■ **What to do**
Convert the records, from the line containing "In this image, does" through the end of the records, into a Markdown table with the columns Row and Line. Give each non-blank line its own row and number the rows in order.

*** Supplied entries ***

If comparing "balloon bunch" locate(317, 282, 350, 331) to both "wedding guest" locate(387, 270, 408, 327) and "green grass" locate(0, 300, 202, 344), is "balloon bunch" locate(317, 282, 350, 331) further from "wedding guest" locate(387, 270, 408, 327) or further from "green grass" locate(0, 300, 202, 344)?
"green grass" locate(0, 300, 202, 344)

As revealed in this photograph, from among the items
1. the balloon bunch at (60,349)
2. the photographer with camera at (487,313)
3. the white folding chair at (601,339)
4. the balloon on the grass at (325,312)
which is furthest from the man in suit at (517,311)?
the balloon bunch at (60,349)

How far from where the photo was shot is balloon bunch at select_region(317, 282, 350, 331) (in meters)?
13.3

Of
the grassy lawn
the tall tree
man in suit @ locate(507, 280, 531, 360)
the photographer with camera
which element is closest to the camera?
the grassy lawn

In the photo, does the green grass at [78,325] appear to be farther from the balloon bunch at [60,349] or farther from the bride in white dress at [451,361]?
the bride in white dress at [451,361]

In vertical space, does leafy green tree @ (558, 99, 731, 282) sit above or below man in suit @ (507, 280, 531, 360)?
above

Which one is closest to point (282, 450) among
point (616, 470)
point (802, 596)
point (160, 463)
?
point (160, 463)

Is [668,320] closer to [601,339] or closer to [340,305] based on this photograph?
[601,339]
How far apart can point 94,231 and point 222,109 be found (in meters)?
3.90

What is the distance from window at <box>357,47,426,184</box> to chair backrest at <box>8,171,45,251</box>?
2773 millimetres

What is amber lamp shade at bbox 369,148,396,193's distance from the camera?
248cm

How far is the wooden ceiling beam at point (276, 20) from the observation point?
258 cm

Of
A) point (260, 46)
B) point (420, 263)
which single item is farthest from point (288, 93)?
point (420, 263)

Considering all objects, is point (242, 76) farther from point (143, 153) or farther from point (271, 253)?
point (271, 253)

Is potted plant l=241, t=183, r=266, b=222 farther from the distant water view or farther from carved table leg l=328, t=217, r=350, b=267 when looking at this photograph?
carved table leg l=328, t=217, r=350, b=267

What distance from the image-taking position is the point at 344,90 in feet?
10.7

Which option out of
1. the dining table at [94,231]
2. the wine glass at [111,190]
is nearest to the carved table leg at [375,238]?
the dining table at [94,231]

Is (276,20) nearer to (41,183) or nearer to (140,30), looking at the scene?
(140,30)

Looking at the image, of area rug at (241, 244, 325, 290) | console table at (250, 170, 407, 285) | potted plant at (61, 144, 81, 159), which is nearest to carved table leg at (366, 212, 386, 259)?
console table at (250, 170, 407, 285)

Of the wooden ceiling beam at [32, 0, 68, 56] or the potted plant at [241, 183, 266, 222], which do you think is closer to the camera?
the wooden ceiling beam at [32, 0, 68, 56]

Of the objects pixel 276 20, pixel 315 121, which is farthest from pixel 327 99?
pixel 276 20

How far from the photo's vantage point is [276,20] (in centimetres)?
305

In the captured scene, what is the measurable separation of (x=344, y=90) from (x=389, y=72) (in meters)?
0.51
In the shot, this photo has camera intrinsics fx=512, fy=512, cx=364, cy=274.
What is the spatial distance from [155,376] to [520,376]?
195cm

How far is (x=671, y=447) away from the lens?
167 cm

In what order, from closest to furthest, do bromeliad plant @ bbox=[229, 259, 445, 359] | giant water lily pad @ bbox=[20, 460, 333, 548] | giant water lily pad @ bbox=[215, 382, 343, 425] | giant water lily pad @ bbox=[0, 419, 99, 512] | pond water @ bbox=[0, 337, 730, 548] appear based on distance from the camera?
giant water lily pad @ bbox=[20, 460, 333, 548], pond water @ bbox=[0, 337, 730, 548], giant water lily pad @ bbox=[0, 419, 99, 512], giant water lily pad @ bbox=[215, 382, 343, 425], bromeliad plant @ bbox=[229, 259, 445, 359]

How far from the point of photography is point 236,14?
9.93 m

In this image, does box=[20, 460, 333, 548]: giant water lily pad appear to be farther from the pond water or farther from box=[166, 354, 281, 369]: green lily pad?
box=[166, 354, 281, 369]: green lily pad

***

■ **Exercise output**
| Row | Line |
|---|---|
| 1 | In this image, does box=[20, 460, 333, 548]: giant water lily pad appear to be farther from the pond water or farther from box=[166, 354, 281, 369]: green lily pad? |
| 2 | box=[166, 354, 281, 369]: green lily pad |